Wilson exclaimed that the man who did that to him died in 1999, and that made him an “angry monster” inside.
His testimony was to support a legislation to extend the statute of limitations on filing civil lawsuits in child sex abuse cases. He was moved to testify, although it’s not his bill, in part over outrage that similar bills die every year without a vote.
“It was brave. You don’t get a lot of personal stories down here. People don’t really talk about themselves, not like that,” said Republican Del. John Cluster, who was present when Wilson testified a second time.
Wilson, a second-term Democrat from Charles County, knew by his colleagues as gregarious but also intense, aloof and short-tempered. Wilson told them that he wanted them to see that he is broken.

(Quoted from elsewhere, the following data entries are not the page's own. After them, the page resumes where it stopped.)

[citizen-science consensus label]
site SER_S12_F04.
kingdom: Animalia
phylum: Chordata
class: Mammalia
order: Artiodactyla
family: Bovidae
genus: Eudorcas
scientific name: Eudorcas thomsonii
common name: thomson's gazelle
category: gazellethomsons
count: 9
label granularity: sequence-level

“The temper, and the anger … and the incessant, right-below-the-surface volatility: These are my damages. I wanted to put a face on the damage that the paedophiles cause, because it’s lasting.”Wilson told the senators
From the Baltimore Sun:
In Maryland, a criminal case of child sex abuse is treated like murder — there is no statute of limitations. But for victims to file a civil case and seek damages, they must do so before they turn 25. At least eight other states have longer statutes of limitations for civil cases.
Such civil cases have played pivotal roles in uncovering patterns of abuse because they allow lawyers to discover and document evidence that criminal prosecutions do not. They also allow victims whose abusers are locked up for crimes against others to gain a sense of closure.
Researchers and child sex abuse advocates say that many victims like Wilson do not fully admit and confer their trauma until they reach their adult self.
Wilson shared that few lawmakers had thanked him and others were provoked that they too have been victims of child sex assault. I’ve had people kind of give me a wide berth, which is fine,” he said.
He already shared a bit of this story in his self-published book before about foster children when he was still working as a prosecutor for Prince George.
He waited for years before he fully understood that he was a victim, a dozen years after his foster father died. He thought of his lost jobs, broken friendships and two failed marriages as the damages of his dark past which he tried to hide than to confront before. He says he can’t trust his instincts because knows his tendency to fly into a rage isn’t normal.
“You don’t even know your life is that messed up until you become an adult. And by then, you’re so busy trying to deny what happened,” he said. “All I ask is that you please don’t continue protect the monsters, like the ones who created this monster.”